■ AIM OF THE EXERCISE ■
Repeat the records verbatim and leave the pictures out of your copy.

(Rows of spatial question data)
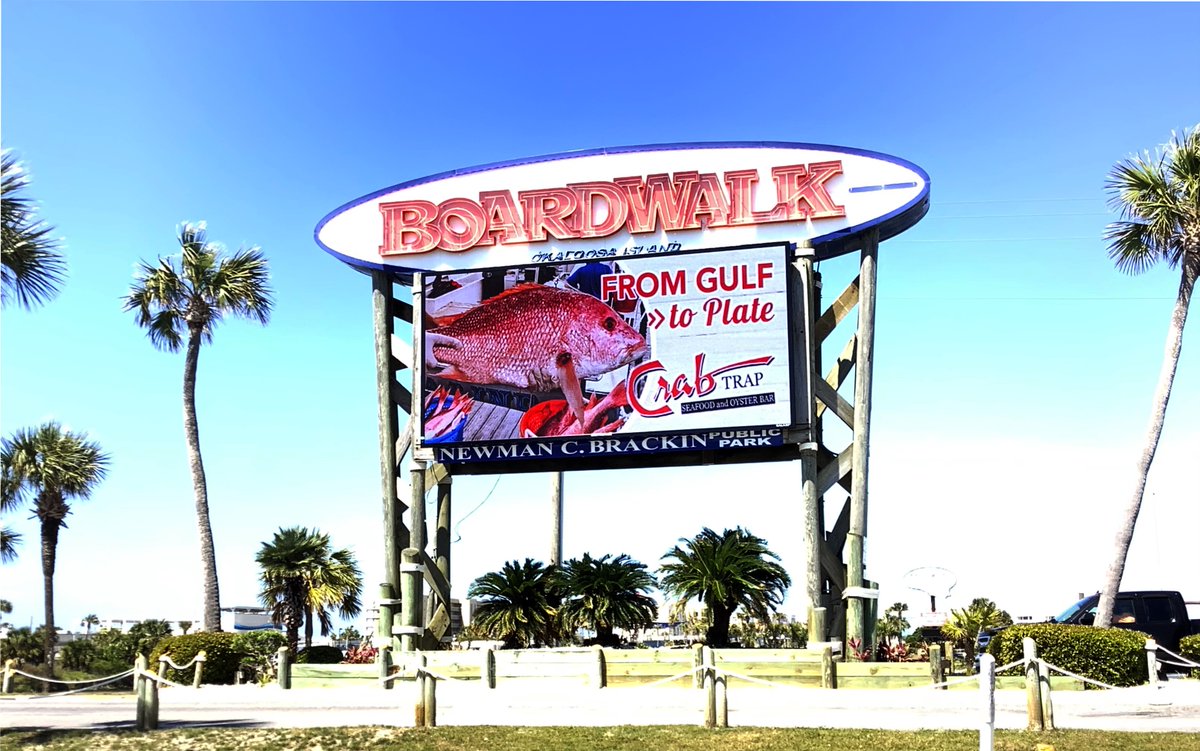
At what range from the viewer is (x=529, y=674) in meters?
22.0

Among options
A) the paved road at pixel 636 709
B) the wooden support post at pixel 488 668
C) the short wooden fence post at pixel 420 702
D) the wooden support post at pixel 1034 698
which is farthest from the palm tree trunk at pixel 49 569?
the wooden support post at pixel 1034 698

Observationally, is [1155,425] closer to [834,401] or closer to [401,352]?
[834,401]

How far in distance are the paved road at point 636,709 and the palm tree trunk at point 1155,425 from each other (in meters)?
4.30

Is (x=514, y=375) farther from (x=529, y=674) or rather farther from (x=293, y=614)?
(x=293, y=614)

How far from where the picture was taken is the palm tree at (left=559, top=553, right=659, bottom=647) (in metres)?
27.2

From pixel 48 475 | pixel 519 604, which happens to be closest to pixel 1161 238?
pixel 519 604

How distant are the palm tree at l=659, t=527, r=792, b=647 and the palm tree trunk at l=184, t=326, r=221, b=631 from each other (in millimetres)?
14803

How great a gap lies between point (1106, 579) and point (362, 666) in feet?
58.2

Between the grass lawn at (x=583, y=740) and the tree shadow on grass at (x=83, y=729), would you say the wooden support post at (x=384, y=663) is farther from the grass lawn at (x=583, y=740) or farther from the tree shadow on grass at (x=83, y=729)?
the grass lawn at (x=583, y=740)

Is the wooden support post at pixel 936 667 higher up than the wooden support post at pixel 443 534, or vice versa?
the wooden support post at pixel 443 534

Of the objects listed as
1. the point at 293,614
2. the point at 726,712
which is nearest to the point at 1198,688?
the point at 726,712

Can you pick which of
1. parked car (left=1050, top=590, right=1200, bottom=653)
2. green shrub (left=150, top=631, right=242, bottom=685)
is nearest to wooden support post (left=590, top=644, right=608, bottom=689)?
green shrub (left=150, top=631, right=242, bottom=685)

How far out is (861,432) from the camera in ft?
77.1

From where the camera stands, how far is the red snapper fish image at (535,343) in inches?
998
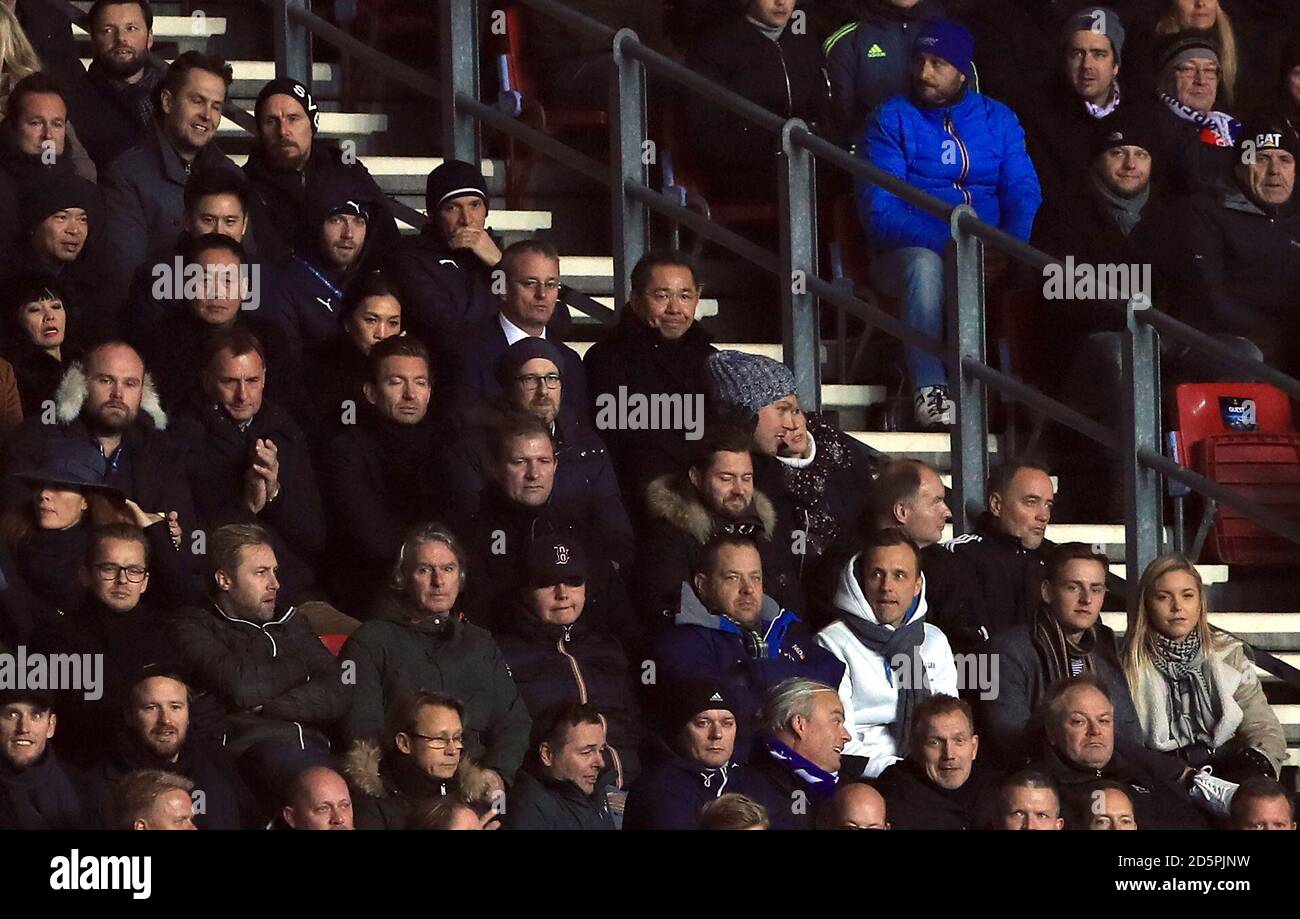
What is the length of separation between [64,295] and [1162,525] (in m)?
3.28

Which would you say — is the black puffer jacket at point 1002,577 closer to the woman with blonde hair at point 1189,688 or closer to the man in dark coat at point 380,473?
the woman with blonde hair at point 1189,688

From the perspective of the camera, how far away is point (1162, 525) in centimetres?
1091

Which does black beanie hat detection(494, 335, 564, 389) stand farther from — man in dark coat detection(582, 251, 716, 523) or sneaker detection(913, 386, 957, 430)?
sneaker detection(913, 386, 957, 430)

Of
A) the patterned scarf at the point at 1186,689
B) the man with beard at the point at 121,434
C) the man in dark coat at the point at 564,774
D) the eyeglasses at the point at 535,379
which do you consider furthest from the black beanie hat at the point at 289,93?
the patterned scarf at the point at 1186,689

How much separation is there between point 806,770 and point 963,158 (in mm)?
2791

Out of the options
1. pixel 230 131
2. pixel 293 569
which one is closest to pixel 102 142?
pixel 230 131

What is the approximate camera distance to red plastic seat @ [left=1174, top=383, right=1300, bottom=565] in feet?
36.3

■ EXERCISE OUTPUT ■
At what range from the viewer is (x=529, y=674) in meters?
22.0

Among options
A) the paved road at pixel 636 709
B) the wooden support post at pixel 488 668
C) the short wooden fence post at pixel 420 702
D) the wooden support post at pixel 1034 698
which is farthest from the palm tree trunk at pixel 49 569?
the wooden support post at pixel 1034 698

Observationally, is [1155,425] closer to [834,401] or closer to [401,352]?
[834,401]

How far in distance are the paved road at point 636,709 and the palm tree trunk at point 1155,425 from each other (in meters)?
4.30

Is (x=514, y=375) farther from (x=529, y=674) or rather farther from (x=293, y=614)?
(x=293, y=614)

How far from where the picture was taken is the palm tree at (left=559, top=553, right=659, bottom=647) (in metres)?
27.2

From pixel 48 475 | pixel 519 604, which happens to be closest to pixel 1161 238?
pixel 519 604

How distant are the palm tree at l=659, t=527, r=792, b=647 and the palm tree trunk at l=184, t=326, r=221, b=631 from each other (in millimetres)?
14803

How great a gap lies between point (1106, 579) and point (362, 666) in feet?
58.2

Between the grass lawn at (x=583, y=740) and the tree shadow on grass at (x=83, y=729), would you say the wooden support post at (x=384, y=663) is farther from the grass lawn at (x=583, y=740) or farther from the tree shadow on grass at (x=83, y=729)?
the grass lawn at (x=583, y=740)

Is the wooden support post at pixel 936 667 higher up than the wooden support post at pixel 443 534, or vice versa?
the wooden support post at pixel 443 534

Of the objects listed as
1. the point at 293,614
2. the point at 726,712
which is nearest to the point at 1198,688?
the point at 726,712

Can you pick which of
1. parked car (left=1050, top=590, right=1200, bottom=653)
2. green shrub (left=150, top=631, right=242, bottom=685)
is nearest to wooden support post (left=590, top=644, right=608, bottom=689)?
green shrub (left=150, top=631, right=242, bottom=685)

How far out is (861,432) from the camera in ft?
77.1

From where the camera stands, how far is the red snapper fish image at (535,343) in inches?
998
What is the length of separation between [64,295] and [1162,525] (in m)?
3.28

Which would you say — is the black puffer jacket at point 1002,577 closer to the woman with blonde hair at point 1189,688 or closer to the man in dark coat at point 380,473?
the woman with blonde hair at point 1189,688

From the perspective of the camera, how far away is point (1162, 525) in centimetres?
1091

Which does black beanie hat detection(494, 335, 564, 389) stand farther from — man in dark coat detection(582, 251, 716, 523) or sneaker detection(913, 386, 957, 430)?
sneaker detection(913, 386, 957, 430)

Of
A) the patterned scarf at the point at 1186,689
B) the man with beard at the point at 121,434
C) the man in dark coat at the point at 564,774
D) the eyeglasses at the point at 535,379
which do you consider furthest from the black beanie hat at the point at 289,93?
the patterned scarf at the point at 1186,689

How much separation is there between point 806,770 and point 963,158 (in mm)?
2791

Out of the options
1. pixel 230 131
2. pixel 293 569
which one is closest to pixel 102 142?
pixel 230 131

What is the approximate camera distance to red plastic seat @ [left=1174, top=383, right=1300, bottom=565] in feet?
36.3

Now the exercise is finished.